During the time of first contact with American expansionists, tens of thousands of Indigenous peoples inhabited the Willamette Valley. Within a few decades, Indigenous tribes endured debilitating diseases, broken land treaties, and cultural desecration. White settlers intentionally destroyed Indigenous food sources and provoked attacks on the Kalapuya, Chinook, Molalla, and other native communities. American justice turned a blind eye to numerous assaults on Indigenous villages, as they knowingly created an unsustainable situation to necessitate the relocation of native peoples to under-resourced reservations.
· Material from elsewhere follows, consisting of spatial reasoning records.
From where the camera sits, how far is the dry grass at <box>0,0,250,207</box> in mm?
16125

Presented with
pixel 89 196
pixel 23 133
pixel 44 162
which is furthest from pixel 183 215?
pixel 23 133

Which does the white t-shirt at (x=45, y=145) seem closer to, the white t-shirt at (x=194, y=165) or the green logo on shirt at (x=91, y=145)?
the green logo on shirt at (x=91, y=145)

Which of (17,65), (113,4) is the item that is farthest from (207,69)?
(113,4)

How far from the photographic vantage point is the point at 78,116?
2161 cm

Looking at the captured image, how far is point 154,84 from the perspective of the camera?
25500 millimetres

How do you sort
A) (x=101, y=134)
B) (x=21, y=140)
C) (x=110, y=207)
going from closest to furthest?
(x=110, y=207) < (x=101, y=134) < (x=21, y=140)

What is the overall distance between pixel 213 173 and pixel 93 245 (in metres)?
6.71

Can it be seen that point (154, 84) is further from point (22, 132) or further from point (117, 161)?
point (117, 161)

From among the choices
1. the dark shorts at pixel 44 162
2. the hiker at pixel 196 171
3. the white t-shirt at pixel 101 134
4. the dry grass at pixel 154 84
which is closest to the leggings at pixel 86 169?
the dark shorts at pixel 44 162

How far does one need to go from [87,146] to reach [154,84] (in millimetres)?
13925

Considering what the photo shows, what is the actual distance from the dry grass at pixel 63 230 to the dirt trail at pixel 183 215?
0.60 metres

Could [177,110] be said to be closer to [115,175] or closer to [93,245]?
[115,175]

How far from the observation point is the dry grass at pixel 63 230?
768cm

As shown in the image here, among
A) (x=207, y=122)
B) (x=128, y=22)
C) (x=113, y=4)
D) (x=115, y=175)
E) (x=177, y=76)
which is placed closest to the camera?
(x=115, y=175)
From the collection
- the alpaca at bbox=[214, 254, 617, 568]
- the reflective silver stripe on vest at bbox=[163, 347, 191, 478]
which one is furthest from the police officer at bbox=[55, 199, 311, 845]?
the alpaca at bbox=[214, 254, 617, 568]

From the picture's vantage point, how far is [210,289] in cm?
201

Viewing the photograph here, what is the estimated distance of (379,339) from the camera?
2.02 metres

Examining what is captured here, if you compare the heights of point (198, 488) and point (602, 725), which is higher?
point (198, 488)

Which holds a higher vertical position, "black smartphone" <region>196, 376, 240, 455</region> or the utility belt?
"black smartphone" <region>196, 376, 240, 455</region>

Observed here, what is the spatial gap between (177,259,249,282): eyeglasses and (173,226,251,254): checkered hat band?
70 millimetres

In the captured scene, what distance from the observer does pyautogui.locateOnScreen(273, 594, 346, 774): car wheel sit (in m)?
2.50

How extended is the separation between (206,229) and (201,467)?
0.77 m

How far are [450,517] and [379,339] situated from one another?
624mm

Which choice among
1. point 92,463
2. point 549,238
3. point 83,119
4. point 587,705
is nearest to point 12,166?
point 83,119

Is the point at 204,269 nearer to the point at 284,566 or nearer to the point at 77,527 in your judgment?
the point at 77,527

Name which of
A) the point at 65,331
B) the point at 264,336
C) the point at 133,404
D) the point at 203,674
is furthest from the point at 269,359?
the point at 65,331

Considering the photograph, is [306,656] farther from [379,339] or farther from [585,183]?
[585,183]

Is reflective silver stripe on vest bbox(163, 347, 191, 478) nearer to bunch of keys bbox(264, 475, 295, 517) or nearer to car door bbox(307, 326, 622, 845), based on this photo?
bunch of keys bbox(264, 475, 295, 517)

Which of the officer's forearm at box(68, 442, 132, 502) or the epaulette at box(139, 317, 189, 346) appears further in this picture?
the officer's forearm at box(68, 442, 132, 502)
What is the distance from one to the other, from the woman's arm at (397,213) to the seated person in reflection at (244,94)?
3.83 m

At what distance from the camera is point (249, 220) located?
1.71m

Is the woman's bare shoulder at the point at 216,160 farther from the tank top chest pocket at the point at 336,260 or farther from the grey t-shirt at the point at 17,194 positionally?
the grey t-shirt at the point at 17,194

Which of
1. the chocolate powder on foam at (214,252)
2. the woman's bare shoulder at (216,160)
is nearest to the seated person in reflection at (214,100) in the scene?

A hopeful reader might take away the story of resilience. After all that the tribes have endured, they are still here. Many are engaged in cultural preservation. Another reader might connect generational trauma to the present-day economic, health, educational, and other disparities among Oregon’s Indigenous peoples. This is an important book for advocates of Indigenous rights who are interested in digging deeper and beyond the prevailing myths that erase the truth about the long-lasting impact of genocide and colonization.